Extract each line from the entries below that contains the string "appears", and copy those lines without changes.

Raw entries
** Start **

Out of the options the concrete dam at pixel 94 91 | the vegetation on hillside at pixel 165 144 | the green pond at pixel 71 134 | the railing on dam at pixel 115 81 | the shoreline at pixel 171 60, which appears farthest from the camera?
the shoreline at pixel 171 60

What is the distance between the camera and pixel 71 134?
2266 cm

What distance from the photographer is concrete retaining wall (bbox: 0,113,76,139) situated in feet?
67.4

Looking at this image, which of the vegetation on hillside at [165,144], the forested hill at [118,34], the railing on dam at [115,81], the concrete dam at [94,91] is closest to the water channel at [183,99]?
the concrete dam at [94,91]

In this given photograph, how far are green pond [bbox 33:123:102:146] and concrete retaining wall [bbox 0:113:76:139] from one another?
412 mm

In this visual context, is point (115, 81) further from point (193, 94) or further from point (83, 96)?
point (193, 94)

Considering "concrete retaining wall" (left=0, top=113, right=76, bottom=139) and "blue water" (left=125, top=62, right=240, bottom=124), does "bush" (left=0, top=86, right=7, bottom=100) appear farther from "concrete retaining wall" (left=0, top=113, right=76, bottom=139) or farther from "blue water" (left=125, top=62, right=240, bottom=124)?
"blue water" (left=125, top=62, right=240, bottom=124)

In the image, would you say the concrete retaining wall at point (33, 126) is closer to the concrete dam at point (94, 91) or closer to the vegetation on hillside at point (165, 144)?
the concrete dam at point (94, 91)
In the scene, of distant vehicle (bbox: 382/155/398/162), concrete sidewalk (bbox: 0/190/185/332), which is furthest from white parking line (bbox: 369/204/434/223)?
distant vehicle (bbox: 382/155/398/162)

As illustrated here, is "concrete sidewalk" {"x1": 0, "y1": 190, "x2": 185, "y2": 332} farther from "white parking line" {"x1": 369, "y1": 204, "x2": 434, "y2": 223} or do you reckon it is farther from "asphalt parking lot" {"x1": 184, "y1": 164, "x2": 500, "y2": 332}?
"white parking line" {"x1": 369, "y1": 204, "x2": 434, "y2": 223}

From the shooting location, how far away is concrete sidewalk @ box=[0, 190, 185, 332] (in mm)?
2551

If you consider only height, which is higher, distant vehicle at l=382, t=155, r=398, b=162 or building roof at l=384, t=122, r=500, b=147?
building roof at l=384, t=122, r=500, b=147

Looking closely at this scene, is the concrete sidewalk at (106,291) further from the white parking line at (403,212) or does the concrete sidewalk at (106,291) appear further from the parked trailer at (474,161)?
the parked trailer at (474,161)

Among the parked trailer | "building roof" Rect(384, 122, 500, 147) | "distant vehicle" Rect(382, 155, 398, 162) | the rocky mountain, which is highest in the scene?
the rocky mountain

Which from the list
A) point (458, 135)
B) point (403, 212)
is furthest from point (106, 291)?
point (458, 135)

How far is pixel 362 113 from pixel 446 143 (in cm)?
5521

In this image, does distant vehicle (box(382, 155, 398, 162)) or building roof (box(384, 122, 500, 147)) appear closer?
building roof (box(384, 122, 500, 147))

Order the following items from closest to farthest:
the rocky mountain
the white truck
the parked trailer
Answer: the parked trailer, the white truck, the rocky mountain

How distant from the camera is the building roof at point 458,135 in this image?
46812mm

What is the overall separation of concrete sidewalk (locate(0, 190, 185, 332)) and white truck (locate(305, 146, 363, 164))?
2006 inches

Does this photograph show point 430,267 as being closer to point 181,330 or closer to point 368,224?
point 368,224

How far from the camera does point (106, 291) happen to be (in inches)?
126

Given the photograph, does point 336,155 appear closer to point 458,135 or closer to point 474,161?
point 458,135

** End **
** Start **

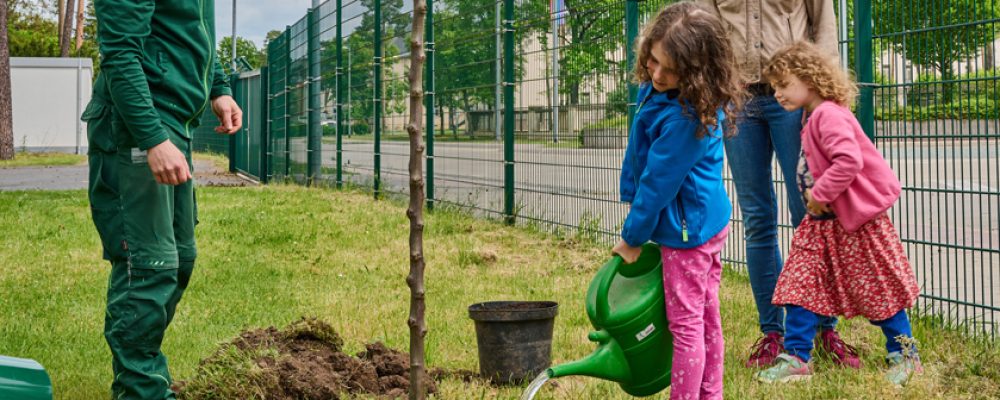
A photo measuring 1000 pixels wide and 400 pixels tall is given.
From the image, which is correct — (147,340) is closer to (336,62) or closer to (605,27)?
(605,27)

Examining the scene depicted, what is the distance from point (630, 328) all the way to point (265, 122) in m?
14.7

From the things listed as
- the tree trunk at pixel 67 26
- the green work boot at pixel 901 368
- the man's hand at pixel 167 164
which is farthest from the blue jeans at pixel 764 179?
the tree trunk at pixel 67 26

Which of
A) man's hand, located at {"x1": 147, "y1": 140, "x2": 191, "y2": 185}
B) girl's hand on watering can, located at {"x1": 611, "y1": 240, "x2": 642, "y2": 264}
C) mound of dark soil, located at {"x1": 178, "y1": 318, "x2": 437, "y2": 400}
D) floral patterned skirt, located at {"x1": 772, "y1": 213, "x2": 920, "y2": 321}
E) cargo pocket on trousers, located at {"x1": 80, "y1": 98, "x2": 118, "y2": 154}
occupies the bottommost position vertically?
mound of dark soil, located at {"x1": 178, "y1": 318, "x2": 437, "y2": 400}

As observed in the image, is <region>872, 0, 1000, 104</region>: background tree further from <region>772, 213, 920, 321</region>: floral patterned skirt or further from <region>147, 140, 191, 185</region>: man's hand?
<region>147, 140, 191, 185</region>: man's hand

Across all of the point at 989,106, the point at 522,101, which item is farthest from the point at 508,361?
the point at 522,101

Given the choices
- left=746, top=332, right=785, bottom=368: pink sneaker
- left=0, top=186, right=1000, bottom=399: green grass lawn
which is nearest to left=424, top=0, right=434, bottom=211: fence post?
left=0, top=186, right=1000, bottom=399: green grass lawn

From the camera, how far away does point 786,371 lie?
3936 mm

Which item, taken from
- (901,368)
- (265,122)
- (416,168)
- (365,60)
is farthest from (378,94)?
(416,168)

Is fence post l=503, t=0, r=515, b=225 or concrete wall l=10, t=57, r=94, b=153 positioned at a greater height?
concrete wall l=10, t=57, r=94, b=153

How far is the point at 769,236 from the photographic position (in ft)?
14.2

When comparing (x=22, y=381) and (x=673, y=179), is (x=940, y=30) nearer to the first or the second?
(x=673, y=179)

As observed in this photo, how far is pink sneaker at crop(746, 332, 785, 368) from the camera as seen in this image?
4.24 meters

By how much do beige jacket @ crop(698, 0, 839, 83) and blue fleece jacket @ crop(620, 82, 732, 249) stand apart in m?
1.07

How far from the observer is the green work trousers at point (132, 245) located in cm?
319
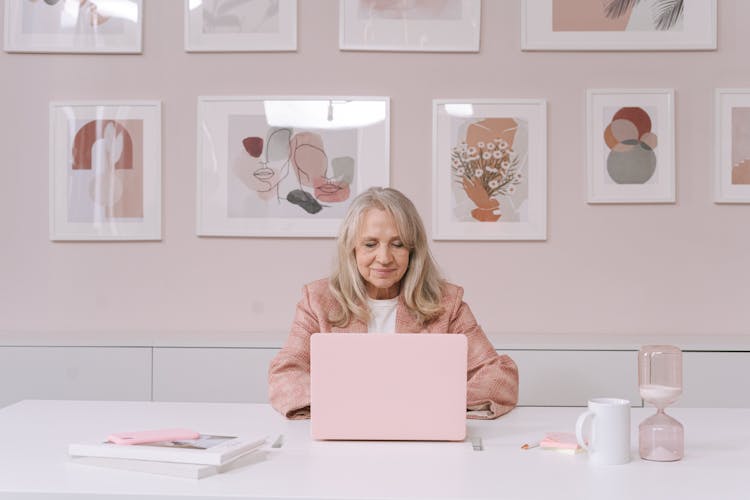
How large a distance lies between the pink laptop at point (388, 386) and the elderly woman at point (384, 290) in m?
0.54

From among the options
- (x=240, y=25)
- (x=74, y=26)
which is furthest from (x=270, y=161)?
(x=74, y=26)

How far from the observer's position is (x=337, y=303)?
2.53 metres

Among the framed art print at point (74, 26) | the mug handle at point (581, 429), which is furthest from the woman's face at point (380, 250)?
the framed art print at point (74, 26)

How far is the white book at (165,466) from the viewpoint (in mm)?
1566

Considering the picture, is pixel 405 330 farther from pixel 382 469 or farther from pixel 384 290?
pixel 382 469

** End **
** Start **

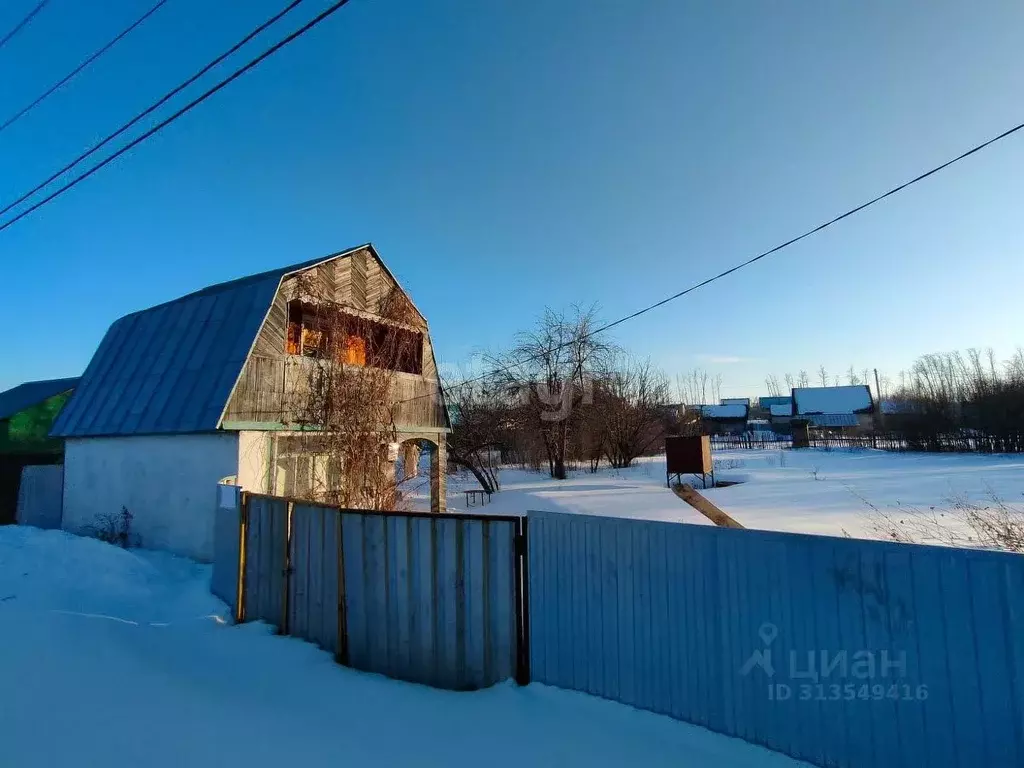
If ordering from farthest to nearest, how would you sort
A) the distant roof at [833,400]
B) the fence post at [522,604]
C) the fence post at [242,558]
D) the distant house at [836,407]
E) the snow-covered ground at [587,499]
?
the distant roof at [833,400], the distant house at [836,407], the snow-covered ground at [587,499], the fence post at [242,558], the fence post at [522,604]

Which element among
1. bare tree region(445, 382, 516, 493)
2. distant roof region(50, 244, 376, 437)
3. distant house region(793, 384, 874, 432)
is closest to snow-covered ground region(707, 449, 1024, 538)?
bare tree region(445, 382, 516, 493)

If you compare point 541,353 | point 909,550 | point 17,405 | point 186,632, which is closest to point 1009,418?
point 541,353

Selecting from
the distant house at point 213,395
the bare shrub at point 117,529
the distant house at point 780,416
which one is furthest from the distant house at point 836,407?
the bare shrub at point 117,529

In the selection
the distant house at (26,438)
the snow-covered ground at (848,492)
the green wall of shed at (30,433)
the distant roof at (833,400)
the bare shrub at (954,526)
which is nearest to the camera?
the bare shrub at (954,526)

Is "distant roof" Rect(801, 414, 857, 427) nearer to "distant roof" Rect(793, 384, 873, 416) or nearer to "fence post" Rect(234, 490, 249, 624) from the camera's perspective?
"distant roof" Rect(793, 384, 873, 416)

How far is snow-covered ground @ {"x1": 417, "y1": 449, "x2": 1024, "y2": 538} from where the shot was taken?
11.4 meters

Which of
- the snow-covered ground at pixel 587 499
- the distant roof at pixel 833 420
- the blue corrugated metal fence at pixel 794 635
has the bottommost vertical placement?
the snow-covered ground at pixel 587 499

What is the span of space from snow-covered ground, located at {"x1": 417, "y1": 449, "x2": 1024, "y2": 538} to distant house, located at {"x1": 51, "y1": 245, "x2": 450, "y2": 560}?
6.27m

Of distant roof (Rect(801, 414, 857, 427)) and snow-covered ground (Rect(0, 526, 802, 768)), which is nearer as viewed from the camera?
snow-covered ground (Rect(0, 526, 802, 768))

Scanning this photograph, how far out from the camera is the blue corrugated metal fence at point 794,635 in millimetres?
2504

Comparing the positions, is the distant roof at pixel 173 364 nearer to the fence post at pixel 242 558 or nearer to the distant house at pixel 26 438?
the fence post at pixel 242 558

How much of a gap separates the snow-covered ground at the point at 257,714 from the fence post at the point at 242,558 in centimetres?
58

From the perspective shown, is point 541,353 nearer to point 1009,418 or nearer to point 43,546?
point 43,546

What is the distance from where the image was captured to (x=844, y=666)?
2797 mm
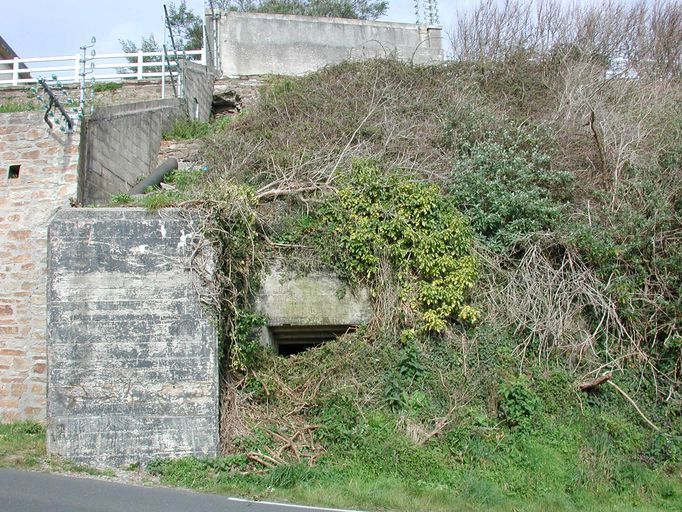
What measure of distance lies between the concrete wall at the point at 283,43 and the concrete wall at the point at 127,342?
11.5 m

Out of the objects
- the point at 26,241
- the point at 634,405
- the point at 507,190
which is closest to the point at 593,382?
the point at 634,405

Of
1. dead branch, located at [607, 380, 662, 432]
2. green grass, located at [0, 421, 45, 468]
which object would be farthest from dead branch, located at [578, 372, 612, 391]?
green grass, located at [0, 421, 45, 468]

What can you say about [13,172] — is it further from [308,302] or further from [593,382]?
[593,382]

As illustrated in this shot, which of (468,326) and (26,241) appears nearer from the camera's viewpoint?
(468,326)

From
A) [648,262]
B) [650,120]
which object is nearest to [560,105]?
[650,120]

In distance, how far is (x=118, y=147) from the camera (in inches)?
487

** End **

## [Answer below]
Out of the options the concrete dam at pixel 94 91 | the vegetation on hillside at pixel 165 144 | the green pond at pixel 71 134 | the railing on dam at pixel 115 81 | the shoreline at pixel 171 60, which appears farthest from the camera?
As illustrated in this shot, which of (468,326) and (26,241) appears nearer from the camera's viewpoint?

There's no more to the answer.